■ **Records for the task**:
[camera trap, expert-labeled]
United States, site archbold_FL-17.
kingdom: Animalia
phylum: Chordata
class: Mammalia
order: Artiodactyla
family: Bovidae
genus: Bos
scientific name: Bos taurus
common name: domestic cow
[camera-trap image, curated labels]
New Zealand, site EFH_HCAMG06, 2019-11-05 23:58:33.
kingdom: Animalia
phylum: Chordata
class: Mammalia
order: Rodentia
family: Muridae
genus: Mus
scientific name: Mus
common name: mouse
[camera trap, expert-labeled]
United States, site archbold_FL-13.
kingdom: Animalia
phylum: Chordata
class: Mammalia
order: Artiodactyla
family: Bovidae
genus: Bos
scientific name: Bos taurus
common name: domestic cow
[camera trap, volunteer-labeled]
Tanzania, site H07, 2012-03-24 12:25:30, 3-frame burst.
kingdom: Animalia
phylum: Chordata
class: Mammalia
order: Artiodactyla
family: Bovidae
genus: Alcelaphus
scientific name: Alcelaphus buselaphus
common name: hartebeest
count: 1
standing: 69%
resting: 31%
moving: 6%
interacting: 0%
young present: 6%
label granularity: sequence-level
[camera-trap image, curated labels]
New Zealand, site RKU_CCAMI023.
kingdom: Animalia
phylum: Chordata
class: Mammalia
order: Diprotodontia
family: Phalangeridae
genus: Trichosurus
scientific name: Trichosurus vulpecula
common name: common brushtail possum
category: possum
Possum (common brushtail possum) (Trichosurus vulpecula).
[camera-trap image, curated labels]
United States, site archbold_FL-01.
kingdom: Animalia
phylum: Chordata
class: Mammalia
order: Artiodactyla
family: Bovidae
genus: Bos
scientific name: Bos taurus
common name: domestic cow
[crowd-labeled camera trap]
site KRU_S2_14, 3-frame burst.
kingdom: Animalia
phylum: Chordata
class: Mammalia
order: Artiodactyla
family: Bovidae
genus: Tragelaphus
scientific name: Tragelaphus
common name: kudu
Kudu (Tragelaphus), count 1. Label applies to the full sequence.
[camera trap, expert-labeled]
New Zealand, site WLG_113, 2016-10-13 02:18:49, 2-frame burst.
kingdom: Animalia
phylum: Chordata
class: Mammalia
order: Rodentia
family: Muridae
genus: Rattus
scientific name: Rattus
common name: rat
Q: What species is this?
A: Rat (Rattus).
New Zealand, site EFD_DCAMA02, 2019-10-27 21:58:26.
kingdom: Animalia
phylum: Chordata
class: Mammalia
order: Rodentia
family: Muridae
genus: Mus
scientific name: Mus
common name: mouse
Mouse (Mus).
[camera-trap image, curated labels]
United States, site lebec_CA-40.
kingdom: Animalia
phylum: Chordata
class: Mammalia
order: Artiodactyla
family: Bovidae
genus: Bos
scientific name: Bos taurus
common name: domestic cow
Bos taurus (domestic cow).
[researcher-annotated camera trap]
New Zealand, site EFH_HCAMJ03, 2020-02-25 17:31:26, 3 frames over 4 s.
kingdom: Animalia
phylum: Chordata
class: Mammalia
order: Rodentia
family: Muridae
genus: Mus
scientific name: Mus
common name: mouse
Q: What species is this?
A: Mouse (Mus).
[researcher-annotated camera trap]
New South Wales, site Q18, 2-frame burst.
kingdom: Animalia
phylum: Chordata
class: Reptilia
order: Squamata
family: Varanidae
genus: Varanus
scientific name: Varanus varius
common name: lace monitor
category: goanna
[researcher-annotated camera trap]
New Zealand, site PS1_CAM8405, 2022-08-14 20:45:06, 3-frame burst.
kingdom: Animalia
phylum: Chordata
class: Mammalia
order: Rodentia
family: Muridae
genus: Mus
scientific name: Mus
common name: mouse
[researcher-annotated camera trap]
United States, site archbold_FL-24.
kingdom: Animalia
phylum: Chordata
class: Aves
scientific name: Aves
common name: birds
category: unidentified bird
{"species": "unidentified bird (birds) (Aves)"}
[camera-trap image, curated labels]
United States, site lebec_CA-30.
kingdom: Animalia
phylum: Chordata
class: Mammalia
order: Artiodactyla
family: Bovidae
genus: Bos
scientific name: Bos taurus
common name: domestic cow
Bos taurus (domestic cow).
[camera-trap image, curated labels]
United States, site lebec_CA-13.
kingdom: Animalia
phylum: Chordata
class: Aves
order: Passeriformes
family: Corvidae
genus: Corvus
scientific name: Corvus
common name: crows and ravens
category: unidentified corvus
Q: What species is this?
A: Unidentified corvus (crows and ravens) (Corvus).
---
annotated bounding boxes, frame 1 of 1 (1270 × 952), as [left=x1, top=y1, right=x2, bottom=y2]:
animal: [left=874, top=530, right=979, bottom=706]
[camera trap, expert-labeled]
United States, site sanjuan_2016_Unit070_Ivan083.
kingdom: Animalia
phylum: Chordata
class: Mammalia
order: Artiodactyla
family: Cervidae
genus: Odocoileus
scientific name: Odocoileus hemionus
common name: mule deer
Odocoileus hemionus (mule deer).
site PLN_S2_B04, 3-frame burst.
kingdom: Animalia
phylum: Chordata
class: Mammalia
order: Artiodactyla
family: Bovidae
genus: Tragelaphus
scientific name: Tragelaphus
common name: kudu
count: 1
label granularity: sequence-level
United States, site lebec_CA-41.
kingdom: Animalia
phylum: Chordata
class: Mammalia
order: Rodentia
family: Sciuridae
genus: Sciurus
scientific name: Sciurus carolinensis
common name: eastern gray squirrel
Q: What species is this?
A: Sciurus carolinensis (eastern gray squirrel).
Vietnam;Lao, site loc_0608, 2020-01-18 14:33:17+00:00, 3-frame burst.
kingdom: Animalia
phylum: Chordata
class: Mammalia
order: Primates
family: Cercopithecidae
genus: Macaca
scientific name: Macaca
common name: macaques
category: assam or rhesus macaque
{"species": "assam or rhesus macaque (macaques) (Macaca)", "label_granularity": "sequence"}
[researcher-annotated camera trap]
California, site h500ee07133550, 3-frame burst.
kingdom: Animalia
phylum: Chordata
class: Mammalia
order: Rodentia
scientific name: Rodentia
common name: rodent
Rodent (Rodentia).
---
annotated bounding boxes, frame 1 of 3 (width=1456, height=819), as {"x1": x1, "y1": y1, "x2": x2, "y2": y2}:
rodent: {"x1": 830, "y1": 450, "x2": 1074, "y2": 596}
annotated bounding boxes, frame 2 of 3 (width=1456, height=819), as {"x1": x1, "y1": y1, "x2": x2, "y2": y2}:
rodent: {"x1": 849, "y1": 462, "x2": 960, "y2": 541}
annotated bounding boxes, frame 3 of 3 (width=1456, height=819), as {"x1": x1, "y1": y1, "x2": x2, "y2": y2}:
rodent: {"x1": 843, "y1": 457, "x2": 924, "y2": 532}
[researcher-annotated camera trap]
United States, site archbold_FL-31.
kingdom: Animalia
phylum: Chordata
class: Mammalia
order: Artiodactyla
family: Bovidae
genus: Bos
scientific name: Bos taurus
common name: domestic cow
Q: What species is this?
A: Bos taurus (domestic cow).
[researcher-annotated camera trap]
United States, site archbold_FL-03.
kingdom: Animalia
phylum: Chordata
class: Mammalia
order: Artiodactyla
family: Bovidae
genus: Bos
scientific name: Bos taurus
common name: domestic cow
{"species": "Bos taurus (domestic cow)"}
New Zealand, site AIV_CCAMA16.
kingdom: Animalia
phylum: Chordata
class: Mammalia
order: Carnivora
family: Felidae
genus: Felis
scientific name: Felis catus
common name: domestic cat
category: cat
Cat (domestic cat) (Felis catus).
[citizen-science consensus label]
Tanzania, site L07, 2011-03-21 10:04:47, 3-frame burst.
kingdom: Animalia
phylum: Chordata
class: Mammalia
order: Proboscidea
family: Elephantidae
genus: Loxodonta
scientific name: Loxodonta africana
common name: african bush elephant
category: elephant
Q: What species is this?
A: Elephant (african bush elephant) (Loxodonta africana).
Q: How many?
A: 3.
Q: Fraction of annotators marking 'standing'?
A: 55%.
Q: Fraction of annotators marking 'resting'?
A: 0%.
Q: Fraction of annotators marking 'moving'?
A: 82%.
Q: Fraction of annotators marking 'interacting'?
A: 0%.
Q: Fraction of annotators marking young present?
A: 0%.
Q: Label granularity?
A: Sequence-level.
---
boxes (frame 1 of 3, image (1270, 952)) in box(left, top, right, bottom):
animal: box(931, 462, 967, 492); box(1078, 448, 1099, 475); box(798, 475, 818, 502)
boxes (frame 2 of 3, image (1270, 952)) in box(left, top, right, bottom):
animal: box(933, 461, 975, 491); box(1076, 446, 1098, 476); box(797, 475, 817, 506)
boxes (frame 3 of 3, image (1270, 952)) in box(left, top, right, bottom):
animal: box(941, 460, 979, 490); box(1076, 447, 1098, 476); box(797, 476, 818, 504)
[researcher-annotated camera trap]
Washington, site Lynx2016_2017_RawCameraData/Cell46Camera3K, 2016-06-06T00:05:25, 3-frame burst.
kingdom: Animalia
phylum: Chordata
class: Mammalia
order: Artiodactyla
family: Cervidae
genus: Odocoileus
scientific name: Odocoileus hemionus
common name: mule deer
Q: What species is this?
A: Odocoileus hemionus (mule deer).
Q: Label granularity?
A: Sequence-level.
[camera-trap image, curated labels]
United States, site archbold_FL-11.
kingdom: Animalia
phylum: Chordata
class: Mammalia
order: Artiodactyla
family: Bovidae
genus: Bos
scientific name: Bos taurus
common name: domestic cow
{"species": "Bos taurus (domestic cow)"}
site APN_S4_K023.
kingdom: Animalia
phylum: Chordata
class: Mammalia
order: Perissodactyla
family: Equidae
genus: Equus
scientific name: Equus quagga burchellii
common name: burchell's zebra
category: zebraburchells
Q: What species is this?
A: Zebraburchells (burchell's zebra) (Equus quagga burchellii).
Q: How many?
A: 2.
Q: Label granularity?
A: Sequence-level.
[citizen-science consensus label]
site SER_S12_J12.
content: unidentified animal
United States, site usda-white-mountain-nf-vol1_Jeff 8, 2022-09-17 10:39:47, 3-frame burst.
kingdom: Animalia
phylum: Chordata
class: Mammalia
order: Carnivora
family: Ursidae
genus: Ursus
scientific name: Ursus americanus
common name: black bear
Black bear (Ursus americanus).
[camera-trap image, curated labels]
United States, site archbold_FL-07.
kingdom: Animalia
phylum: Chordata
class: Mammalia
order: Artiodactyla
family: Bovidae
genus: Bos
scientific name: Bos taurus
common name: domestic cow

■ **What to do**:
Search the entries for the string "Macaca" and collect each line that has it.

■ **Written answer**:
genus: Macaca
scientific name: Macaca
{"species": "assam or rhesus macaque (macaques) (Macaca)", "label_granularity": "sequence"}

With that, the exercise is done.